PROMPT: Using the records that appear below, write out exactly the lines from the one with "C# program to check Even or Odd Number" through the one with "1. Inflate balloons", keeping both end lines.

────────────────────────────────────────

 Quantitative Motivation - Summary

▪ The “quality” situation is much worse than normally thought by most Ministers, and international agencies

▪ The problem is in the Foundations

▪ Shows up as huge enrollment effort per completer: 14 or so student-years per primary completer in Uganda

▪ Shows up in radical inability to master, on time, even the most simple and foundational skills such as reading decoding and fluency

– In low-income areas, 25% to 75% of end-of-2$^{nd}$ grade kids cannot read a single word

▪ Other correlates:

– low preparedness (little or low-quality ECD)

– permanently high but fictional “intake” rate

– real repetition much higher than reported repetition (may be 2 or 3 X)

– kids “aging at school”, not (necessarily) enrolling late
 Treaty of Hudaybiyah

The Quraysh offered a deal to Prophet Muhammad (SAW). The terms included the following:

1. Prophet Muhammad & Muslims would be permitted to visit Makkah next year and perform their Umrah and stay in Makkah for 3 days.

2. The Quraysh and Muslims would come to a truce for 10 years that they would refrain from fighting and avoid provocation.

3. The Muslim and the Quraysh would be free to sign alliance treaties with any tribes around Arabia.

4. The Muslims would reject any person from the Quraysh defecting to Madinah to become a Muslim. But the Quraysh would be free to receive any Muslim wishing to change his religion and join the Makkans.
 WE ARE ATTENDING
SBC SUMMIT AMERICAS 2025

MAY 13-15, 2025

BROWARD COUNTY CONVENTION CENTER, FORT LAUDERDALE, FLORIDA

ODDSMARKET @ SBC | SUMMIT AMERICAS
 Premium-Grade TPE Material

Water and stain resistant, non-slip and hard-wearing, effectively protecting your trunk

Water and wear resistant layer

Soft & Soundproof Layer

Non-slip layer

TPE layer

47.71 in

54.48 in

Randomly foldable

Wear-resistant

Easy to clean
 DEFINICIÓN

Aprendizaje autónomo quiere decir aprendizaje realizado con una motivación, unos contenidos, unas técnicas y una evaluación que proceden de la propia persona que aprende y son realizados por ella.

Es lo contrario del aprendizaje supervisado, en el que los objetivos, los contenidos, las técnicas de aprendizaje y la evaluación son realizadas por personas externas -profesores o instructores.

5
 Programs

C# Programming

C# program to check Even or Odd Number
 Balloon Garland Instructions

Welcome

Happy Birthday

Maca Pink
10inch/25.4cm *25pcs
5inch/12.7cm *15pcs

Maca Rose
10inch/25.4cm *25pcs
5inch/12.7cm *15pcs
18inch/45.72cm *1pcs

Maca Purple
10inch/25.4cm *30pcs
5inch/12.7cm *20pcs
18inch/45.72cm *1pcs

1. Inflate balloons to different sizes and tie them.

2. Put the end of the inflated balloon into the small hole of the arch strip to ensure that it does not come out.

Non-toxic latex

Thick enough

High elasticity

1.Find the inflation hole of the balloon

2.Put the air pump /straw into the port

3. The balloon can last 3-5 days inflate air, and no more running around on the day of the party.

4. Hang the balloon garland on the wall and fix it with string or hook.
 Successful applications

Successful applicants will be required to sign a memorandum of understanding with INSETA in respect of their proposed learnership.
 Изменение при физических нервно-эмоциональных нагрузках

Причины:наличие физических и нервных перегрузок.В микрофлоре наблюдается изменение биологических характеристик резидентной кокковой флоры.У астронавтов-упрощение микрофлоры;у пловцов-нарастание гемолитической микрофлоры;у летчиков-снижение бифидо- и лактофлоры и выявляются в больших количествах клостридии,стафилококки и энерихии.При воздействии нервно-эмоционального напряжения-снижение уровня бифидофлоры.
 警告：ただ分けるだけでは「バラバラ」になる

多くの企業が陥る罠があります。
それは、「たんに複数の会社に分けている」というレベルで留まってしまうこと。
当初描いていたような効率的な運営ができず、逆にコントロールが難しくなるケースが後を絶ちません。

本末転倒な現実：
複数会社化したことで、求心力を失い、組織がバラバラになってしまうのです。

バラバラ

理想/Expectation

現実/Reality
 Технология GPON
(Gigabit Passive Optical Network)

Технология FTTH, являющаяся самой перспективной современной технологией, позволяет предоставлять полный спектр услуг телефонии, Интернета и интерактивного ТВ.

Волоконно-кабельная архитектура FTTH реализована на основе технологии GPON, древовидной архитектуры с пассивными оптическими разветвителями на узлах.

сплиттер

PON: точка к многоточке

────────────────────────────────────────

WRITTEN ANSWER:
C# program to check Even or Odd Number
 Balloon Garland Instructions

Welcome

Happy Birthday

Maca Pink
10inch/25.4cm *25pcs
5inch/12.7cm *15pcs

Maca Rose
10inch/25.4cm *25pcs
5inch/12.7cm *15pcs
18inch/45.72cm *1pcs

Maca Purple
10inch/25.4cm *30pcs
5inch/12.7cm *20pcs
18inch/45.72cm *1pcs

1. Inflate balloons to different sizes and tie them.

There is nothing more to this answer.